(Requirements):
Reproduce the rows below word for word, starting at the line that contains "Among (x=136, y=173)" and continuing down to the end of the rows, with that first line included.

(Stored data):
===============

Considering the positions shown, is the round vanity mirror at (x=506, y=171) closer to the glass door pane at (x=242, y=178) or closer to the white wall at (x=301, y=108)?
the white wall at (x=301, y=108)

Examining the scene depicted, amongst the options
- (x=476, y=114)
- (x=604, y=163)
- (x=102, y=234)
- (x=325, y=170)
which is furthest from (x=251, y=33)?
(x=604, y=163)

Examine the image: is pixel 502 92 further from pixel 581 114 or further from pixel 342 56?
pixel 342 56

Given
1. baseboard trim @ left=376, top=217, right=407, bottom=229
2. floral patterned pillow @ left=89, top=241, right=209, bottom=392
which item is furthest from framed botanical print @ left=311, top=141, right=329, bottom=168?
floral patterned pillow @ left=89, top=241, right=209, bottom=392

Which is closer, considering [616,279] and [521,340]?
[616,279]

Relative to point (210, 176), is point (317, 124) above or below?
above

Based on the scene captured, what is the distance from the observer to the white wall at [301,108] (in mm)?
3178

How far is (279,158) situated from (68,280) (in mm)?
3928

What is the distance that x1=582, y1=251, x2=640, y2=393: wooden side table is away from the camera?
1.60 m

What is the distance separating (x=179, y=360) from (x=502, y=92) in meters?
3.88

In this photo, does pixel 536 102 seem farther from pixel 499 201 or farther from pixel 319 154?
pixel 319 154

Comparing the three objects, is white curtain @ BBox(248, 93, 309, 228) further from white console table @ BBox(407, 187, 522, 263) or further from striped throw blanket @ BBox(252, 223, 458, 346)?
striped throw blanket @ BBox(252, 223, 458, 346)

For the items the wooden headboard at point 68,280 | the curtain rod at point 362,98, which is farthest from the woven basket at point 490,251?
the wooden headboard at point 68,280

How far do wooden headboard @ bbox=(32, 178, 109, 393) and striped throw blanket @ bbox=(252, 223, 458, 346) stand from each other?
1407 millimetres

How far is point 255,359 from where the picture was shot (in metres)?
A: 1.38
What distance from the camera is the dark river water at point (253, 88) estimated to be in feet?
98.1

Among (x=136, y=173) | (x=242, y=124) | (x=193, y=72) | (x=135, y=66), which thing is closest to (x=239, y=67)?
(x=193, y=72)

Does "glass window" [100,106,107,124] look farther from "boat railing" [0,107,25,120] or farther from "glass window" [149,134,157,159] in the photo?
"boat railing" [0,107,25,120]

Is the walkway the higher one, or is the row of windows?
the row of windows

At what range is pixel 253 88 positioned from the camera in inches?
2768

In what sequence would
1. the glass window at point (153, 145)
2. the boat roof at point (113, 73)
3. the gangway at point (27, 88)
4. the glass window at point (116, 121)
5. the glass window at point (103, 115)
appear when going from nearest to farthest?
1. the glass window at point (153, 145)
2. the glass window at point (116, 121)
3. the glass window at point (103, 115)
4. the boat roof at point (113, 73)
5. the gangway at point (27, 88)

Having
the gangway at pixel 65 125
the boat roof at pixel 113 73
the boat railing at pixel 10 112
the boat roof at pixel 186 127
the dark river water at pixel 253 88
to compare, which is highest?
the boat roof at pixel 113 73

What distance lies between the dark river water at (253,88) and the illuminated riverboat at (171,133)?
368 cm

===============

(Task result):
Among (x=136, y=173) | (x=242, y=124) | (x=193, y=72) | (x=135, y=66), which thing is closest to (x=239, y=67)?
(x=193, y=72)

Does "glass window" [100,106,107,124] look farther from "boat railing" [0,107,25,120] or farther from "glass window" [149,134,157,159] in the photo?
"boat railing" [0,107,25,120]

Is the walkway the higher one, or is the row of windows?
the row of windows

At what range is pixel 253 88 positioned from the camera in inches?
2768

In what sequence would
1. the glass window at point (153, 145)
2. the boat roof at point (113, 73)
3. the gangway at point (27, 88)
4. the glass window at point (116, 121)
5. the glass window at point (103, 115)
appear when going from nearest to farthest?
1. the glass window at point (153, 145)
2. the glass window at point (116, 121)
3. the glass window at point (103, 115)
4. the boat roof at point (113, 73)
5. the gangway at point (27, 88)

Having
the gangway at pixel 65 125
the boat roof at pixel 113 73
the boat railing at pixel 10 112
the boat roof at pixel 186 127
the dark river water at pixel 253 88
to compare, which is highest?
the boat roof at pixel 113 73

What distance lies between the dark river water at (253,88) and the illuminated riverboat at (171,133)?
368 cm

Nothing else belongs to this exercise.